Motuporamine Derivatives as Antimicrobial Agents and Antibiotic Enhancers against Resistant Gram-Negative Bacteria

Abstract

Dihydromotuporamine C and its derivatives were evaluated for their in vitro antimicrobial activities and antibiotic enhancement properties against Gram-negative bacteria and clinical isolates. The mechanism of action of one of these derivatives, MOTU-N44, was investigated against Enterobacter aerogenes by using fluorescent dyes to evaluate outer-membrane depolarization and permeabilization. Its efficiency correlated with inhibition of dye transport, thus suggesting that these molecules inhibit drug transporters by de-energization of the efflux pump rather than by direct interaction of the molecule with the pump. This suggests that depowering the efflux pump provides another strategy to address antibiotic resistance.
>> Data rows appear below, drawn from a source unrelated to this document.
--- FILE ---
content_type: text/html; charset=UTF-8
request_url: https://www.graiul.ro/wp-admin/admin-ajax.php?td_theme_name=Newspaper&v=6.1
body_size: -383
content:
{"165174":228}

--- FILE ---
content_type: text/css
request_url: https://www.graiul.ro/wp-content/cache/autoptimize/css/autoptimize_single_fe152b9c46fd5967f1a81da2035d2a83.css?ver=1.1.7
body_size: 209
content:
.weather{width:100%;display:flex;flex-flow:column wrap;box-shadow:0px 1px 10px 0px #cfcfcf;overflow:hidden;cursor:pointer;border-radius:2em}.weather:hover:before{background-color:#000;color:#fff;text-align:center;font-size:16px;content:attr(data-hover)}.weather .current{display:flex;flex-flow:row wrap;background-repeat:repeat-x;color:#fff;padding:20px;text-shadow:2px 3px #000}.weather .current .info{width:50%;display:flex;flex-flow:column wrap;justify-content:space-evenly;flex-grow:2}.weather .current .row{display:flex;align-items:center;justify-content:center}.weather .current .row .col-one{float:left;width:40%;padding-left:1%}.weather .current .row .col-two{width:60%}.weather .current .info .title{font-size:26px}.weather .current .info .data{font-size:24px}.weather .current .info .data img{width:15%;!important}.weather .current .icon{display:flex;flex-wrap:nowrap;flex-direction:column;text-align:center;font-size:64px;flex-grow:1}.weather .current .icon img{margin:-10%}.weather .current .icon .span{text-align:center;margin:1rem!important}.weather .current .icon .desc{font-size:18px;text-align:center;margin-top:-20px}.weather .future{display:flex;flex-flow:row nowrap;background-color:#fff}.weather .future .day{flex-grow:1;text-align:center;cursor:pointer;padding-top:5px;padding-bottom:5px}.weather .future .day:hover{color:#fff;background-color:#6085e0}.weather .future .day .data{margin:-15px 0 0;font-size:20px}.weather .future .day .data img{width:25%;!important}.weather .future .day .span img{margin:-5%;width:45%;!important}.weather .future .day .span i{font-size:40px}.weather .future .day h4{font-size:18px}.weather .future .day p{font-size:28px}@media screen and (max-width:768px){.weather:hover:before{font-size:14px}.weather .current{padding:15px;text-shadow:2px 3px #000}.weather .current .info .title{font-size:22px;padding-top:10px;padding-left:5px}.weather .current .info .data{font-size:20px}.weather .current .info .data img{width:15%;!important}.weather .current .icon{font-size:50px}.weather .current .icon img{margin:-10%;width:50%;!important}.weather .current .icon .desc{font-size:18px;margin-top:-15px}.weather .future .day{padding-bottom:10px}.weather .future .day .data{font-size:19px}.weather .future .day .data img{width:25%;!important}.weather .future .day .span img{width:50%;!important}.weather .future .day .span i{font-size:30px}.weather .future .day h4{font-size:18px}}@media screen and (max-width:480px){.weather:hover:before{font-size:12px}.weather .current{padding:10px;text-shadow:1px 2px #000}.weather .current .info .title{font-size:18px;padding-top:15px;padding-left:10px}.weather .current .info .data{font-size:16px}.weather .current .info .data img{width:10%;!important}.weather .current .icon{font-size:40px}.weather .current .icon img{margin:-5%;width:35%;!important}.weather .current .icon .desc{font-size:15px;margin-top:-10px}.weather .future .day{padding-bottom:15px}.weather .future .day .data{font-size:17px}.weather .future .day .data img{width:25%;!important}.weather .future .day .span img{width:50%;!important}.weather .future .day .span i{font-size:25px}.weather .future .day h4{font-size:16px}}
Keywords: antibiotics; antimicrobial agents; bacterial resistance; membranes; motuporamine; polyamine derivatives.

Scheme 1

Motuporamine compounds 1–6, anthracenyl compounds 1–7 squalamine 8, and spermine 9.

Figure 1

The effect of squalamine (100 μg mL⁻¹), spermine (100 μg mL⁻¹), and 5 b (MOTU‐N44, 100 μg mL⁻¹) on ATP release kinetics for Gram‐positive bacteria S. aureus.

Figure 2

Depolarization of the bacterial membrane of S. aureus in the presence of 2.6 and 5.2 μm squalamine, spermine, or 5 b (MOTU‐N44).

Figure 3

MOTU‐N44 (5 b) has multiple effects on the cell membrane of the Gram‐negative bacterium E. aerogenes EA289. a) Outer‐membrane permeabilization detected by nitroceflin hydrolysis, in a dose‐and time‐dependent manner. b) Dose‐dependent inner‐membrane depolarization quantified by the release of DiSC₃(5). c) Membrane disruption revelaed by APT efflux. d) Inhibition of glucose‐triggered 1,2′‐diNA release via effux pumps.

Figure 4

Time‐kill curves of 5 b (MOTU‐N44, 4×MIC) over 4 h against EA289 bacteria.

Figure 5

Cell viability of EA289 in the presence of 5 b (MOTU‐N44, 4×MIC).